--- START OF MATERIAL SUPPLIED ---
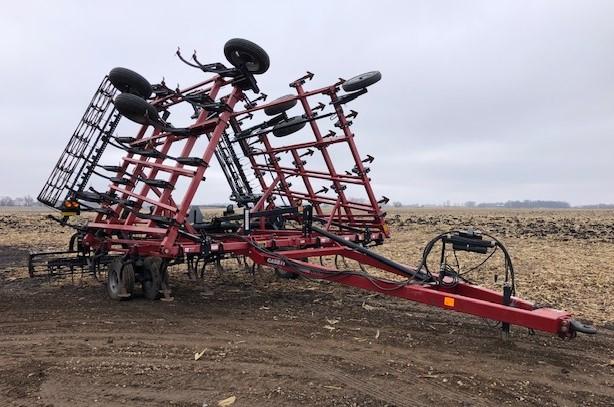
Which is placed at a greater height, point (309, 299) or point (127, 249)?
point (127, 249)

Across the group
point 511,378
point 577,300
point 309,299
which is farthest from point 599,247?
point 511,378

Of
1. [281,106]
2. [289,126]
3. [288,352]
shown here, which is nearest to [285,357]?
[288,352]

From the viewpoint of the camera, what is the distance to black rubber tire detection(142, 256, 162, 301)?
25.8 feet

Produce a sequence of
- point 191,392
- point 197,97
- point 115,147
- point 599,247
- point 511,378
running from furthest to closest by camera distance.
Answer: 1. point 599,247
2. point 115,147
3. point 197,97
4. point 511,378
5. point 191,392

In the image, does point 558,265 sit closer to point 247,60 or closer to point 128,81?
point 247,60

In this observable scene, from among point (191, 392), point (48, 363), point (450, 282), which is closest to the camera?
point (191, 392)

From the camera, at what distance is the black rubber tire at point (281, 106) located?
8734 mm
--- END OF MATERIAL SUPPLIED ---
--- START OF MATERIAL SUPPLIED ---
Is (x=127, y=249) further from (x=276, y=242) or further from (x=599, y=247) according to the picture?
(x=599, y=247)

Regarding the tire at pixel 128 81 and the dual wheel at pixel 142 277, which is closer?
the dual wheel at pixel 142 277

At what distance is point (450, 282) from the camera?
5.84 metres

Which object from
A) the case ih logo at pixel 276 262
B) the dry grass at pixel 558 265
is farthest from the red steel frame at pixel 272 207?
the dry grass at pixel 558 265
--- END OF MATERIAL SUPPLIED ---
→ TASK TO CARRY OUT
Pull out every line of the rows above that contains the word "black".

→ ANSWER TO THIS PROBLEM
From the viewpoint of the camera, what is the distance to black rubber tire detection(142, 256, 162, 301)?
From the camera, at what distance is the black rubber tire at point (281, 106) located?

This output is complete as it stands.